- _WORK ITEM_
Please repeat, word for word, the lines below from the one with "viscose feuillage tropical bleu marine" up to and including the one with "Jade Black And".

- _PROVIDED DATA_
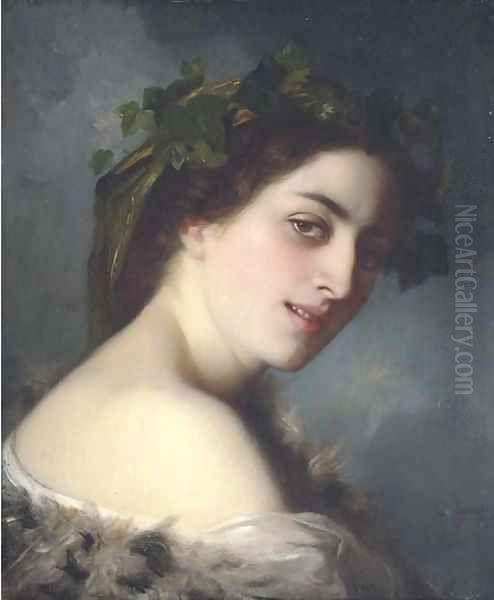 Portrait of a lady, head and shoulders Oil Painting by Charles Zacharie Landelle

* * *

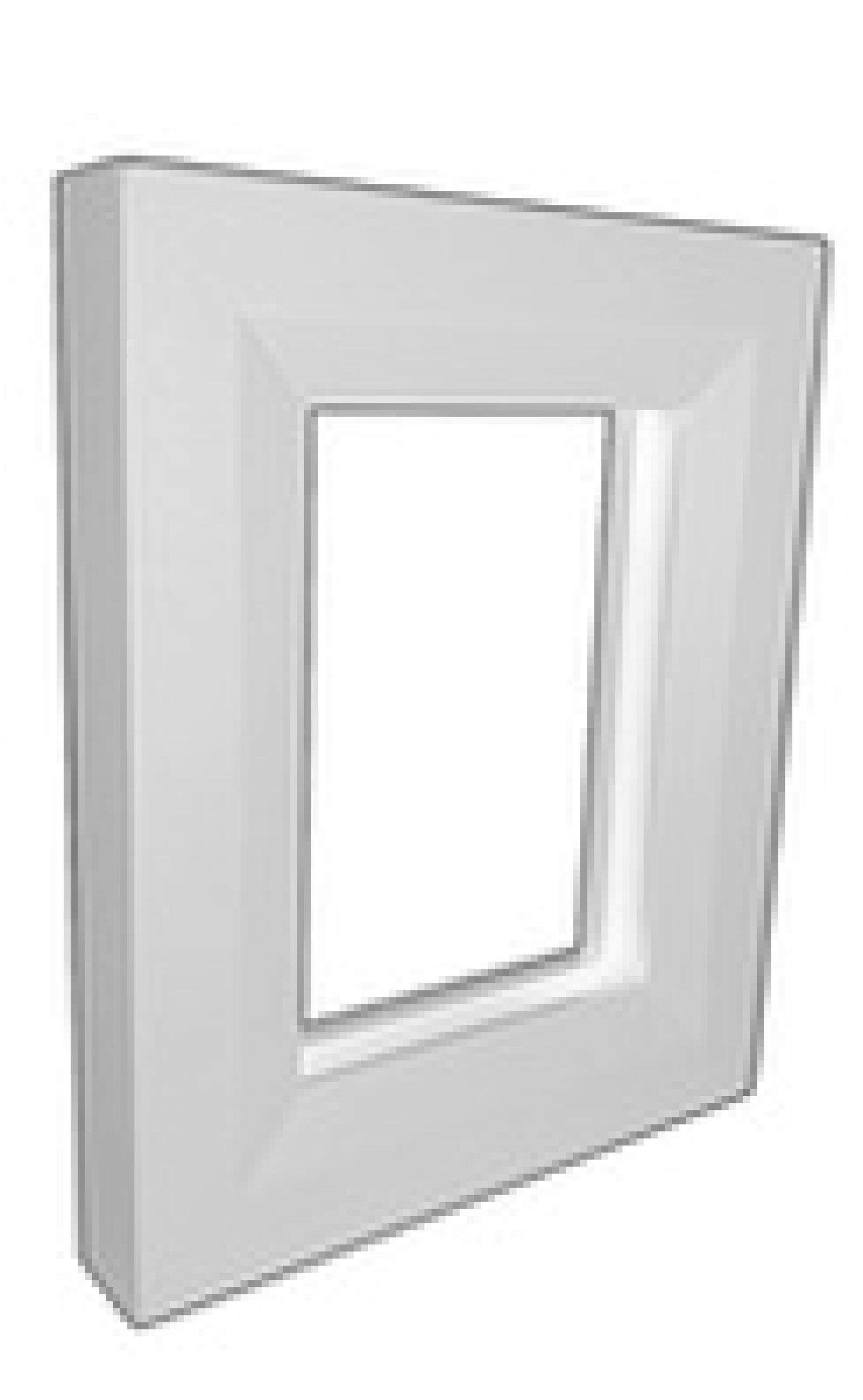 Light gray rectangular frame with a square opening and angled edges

---

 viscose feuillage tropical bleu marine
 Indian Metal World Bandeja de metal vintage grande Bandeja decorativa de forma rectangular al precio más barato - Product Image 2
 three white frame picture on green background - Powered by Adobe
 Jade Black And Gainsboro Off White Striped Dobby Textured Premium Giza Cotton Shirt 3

- _OUTPUT OF THE TASK_
 viscose feuillage tropical bleu marine
 Indian Metal World Bandeja de metal vintage grande Bandeja decorativa de forma rectangular al precio más barato - Product Image 2
 three white frame picture on green background - Powered by Adobe
 Jade Black And Gainsboro Off White Striped Dobby Textured Premium Giza Cotton Shirt 3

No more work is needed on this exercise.